Mit Marktreife des PMMA (Acrylglases) etwa 1939 war die Entwicklung von Kontaktlinsen möglich, die mit einem geringeren Durchmesser auskamen als ihre Vorgänger, so dass nun Tragezeiten von 10 bis 12 Stunden möglich waren. Ein längeres Tragen war durch die Wasser- und Sauerstoff- bzw. generelle Gasundurchlässigkeit und des Acrylglases nicht ratsam und konnte unter Umständen zu einer Allergie führen.

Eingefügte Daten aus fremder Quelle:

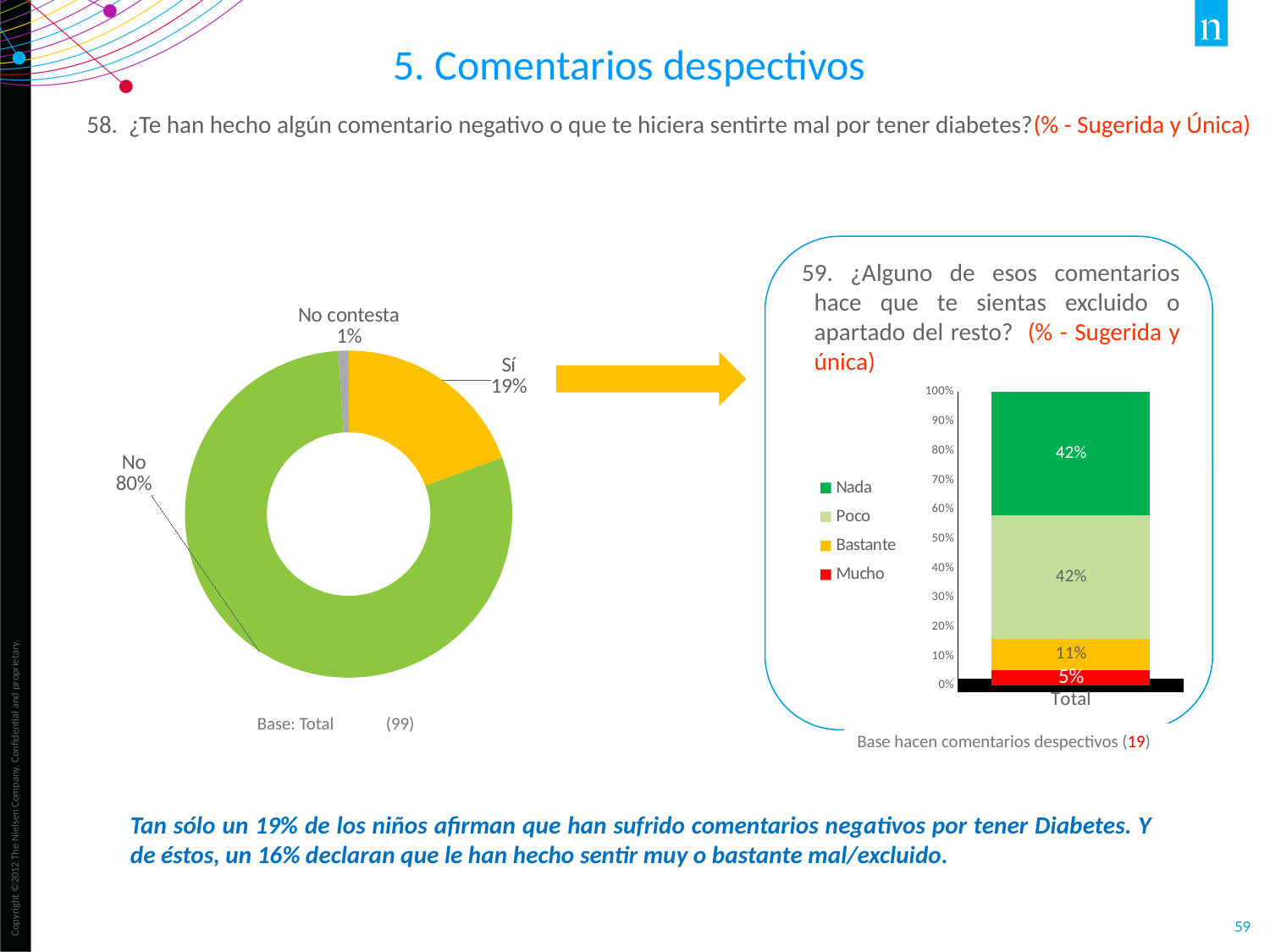
In the stacked bar chart on the right, what percentage is shown for "Bastante"? 11% In the donut chart on the left, which category has the smallest share? No contesta In the stacked bar chart on the right, what percentage is shown for "Poco"? 42% In the stacked bar chart on the right, what percentage is shown for "Mucho"? 5% In the donut chart on the left, what percentage is shown for "No contesta"? 1% In the donut chart on the left, what is the difference in percentage points between "No" and "Sí"? 61 In the donut chart on the left, which category has the largest share? No In the donut chart on the left, what percentage of respondents answered "No"? 80% How many series does the legend of the stacked bar chart on the right list? 4 How many categories does the donut chart on the left show? 3 In the stacked bar chart on the right, which is larger, the value for "Bastante" or the value for "Mucho"? Bastante In the donut chart on the left, what percentage of respondents answered "Sí"? 19%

Das sollte sich 1976 ändern, als die ersten gasdurchlässsigen Linsen auf den Markt kamen. Durch die stetige Weiterentwicklung der Kunststoffe sind heutige formstabile Kontaktlinsen zwei- bis siebenmal so gasdurchlässig wie weiche Kontaktlinsen, die damit einen mit entscheidenden Vorteil verloren haben.

Mit einem Durchmesser von 8 bis 10 mm schwimmen die harten Kontaktlinsen auf einem Tränenfilm auf der Hornhaut und damit aber auch frei beweglich, was sich wohl auf den Tragekomfort nicht unbedingt positiv auswirken mag. Allerdings ist so die Versorgung des Auges respektive der Hornhaut mit Sauerstoff und Nährstoffen wesentlich besser als bei den weichen Linsen. Inzwischen sind die verwendeten Kunststoffe sogar so ausgelegt, dass der Nährstofftransport durch das Linsenmaterial möglich ist. Formstabile Kontaktlinsen bergen daher ein signifikant geringeres Risiko der Schädigung des Auges.

Auch durch verbesserte Messmethoden wurden diese Linsen in den letzten Jahren immer verträglicher fürs Auge, so dass man wahrscheinlich nicht mehr von "harten" Kontaktlinsen sprechen kann.